Task: Reproduce the material verbatim from the line containing "What is the physical distance separating lion's" through the line containing "585 millimetres", with both of those lines included.

Records of spatial reasoning questions:
____________

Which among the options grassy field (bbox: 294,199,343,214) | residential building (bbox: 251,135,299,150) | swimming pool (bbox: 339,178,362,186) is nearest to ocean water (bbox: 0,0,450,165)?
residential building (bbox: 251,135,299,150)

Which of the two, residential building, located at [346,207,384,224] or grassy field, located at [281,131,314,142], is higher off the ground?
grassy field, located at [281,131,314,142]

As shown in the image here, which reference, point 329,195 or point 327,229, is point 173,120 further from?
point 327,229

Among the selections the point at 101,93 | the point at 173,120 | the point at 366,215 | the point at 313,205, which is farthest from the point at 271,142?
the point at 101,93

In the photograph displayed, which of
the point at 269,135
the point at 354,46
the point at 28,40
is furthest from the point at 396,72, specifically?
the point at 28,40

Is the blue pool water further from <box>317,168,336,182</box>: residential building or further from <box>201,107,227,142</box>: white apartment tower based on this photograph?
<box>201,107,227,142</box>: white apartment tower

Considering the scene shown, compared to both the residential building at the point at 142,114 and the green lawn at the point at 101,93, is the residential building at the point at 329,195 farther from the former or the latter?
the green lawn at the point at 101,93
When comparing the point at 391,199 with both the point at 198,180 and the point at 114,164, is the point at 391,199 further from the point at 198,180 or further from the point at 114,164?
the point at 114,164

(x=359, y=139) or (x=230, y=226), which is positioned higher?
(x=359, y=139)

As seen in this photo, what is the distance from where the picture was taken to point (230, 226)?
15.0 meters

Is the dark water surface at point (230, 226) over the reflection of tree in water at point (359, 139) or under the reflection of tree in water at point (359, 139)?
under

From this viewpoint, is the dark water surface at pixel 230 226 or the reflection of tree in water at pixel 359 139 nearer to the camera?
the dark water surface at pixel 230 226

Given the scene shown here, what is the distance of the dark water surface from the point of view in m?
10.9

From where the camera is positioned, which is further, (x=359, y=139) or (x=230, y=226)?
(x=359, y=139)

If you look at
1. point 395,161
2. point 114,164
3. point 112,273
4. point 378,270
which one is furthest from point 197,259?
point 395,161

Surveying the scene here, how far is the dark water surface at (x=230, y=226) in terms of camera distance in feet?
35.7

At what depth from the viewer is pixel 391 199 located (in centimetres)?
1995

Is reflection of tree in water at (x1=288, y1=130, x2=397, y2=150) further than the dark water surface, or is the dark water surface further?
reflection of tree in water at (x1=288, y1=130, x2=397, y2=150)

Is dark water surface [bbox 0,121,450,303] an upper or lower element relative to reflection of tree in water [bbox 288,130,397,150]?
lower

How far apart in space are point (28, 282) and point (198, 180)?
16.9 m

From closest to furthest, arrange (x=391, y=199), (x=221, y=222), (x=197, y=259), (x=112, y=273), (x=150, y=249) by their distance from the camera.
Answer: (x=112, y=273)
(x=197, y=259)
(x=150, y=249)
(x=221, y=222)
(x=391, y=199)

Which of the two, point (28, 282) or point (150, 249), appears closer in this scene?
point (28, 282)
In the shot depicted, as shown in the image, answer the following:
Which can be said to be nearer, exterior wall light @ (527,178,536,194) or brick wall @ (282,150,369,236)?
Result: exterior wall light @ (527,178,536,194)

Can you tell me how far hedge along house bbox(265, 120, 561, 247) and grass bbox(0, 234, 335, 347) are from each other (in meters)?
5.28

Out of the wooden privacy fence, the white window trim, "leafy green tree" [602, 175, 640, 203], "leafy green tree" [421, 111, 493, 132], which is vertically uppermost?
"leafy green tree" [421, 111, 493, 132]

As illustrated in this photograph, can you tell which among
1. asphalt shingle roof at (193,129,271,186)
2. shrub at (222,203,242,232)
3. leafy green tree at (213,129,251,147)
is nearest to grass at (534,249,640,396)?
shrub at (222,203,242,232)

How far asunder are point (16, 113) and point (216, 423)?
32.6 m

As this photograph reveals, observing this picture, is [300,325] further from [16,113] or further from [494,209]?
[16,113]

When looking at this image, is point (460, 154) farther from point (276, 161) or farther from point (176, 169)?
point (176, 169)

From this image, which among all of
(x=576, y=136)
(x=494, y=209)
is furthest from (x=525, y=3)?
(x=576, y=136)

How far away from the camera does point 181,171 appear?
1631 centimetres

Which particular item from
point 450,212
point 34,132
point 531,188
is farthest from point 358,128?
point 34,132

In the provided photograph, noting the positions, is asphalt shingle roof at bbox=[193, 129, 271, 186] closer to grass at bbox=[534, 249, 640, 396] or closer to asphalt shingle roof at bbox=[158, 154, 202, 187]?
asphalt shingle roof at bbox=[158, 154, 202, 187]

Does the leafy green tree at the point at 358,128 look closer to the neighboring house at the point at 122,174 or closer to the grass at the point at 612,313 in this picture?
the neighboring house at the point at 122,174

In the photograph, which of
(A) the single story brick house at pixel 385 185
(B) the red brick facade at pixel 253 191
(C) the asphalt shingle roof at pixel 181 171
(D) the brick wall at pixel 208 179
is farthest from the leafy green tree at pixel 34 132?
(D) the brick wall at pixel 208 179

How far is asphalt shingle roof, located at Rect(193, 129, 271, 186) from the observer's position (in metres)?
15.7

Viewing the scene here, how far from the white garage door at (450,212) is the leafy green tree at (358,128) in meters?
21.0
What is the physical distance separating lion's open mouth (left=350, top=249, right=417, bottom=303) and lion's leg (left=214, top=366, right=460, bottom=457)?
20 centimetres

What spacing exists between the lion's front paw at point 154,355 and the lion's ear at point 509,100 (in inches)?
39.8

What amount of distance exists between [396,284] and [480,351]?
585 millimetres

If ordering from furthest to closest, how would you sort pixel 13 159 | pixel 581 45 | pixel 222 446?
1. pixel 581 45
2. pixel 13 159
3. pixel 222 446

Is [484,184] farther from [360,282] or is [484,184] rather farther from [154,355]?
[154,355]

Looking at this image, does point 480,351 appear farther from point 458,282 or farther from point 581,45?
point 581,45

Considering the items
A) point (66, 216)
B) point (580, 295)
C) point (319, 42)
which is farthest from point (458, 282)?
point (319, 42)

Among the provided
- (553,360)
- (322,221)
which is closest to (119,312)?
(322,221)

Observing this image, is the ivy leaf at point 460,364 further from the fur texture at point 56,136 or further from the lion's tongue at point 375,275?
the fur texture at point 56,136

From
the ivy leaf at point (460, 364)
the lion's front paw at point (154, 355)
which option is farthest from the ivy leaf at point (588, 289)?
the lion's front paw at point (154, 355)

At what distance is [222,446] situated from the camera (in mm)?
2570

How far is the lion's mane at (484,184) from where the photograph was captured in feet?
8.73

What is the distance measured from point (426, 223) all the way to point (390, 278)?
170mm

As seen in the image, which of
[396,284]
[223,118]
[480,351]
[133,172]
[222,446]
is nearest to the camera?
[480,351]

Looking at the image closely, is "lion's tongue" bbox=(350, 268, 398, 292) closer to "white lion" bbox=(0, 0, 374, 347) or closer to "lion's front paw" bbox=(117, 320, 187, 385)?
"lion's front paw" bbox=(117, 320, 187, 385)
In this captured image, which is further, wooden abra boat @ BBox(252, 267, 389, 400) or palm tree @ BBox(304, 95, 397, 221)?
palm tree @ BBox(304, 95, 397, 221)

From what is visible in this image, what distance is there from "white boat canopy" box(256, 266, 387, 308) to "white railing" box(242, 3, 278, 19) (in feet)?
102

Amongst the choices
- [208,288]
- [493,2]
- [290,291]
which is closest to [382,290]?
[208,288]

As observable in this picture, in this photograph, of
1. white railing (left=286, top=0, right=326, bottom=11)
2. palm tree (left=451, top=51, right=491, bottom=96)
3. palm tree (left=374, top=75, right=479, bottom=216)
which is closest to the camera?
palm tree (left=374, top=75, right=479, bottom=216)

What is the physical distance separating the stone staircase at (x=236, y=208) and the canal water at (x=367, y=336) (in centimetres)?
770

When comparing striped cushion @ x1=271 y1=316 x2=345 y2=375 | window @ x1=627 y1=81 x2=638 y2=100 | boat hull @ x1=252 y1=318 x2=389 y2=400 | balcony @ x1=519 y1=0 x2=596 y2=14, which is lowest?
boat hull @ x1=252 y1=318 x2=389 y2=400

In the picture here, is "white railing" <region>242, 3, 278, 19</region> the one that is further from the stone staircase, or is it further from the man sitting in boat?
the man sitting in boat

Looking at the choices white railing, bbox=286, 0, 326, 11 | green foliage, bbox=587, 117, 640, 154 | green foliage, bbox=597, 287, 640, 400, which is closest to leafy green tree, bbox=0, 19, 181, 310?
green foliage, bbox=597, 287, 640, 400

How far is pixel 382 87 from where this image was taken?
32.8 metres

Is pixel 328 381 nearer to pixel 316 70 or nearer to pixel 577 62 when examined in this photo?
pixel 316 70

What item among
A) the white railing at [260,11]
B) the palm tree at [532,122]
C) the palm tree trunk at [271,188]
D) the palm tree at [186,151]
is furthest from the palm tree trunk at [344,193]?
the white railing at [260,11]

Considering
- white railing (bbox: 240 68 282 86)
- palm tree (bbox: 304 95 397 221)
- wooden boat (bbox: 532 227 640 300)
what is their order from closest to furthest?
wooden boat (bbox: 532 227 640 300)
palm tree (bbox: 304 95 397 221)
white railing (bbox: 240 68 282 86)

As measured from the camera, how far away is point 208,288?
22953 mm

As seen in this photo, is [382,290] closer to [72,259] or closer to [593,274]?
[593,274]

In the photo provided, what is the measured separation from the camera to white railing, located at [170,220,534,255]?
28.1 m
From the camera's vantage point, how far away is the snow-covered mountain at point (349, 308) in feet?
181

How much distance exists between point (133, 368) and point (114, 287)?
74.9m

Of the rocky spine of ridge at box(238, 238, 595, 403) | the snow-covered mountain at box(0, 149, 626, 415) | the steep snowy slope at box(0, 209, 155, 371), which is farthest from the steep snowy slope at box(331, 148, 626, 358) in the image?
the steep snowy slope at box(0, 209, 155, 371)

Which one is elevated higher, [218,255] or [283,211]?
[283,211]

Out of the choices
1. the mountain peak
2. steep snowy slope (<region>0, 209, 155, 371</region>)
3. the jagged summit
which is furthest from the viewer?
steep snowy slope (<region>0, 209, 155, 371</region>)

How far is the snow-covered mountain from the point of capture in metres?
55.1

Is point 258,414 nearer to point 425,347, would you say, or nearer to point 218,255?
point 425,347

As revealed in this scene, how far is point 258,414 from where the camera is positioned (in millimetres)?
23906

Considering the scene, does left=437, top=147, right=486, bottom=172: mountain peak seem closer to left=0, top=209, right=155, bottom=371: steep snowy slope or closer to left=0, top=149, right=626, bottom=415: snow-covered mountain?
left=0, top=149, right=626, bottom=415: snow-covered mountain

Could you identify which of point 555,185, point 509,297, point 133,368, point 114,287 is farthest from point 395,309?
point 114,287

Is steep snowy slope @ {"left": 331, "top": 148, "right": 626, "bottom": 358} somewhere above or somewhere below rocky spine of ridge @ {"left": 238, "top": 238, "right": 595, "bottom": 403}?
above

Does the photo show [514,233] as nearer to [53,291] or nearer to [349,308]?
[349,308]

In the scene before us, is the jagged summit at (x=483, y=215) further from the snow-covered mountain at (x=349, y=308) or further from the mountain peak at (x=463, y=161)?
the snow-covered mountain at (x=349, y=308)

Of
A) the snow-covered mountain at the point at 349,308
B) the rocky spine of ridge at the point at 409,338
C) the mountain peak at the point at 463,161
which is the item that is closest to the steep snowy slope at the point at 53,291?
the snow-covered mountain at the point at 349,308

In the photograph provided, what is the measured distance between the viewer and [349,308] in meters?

____________

Complete output:
What is the physical distance separating lion's open mouth (left=350, top=249, right=417, bottom=303) and lion's leg (left=214, top=366, right=460, bottom=457)?
20 centimetres

What spacing exists between the lion's front paw at point 154,355 and the lion's ear at point 509,100 (in inches)?
39.8

What amount of distance exists between [396,284] and [480,351]?
585 millimetres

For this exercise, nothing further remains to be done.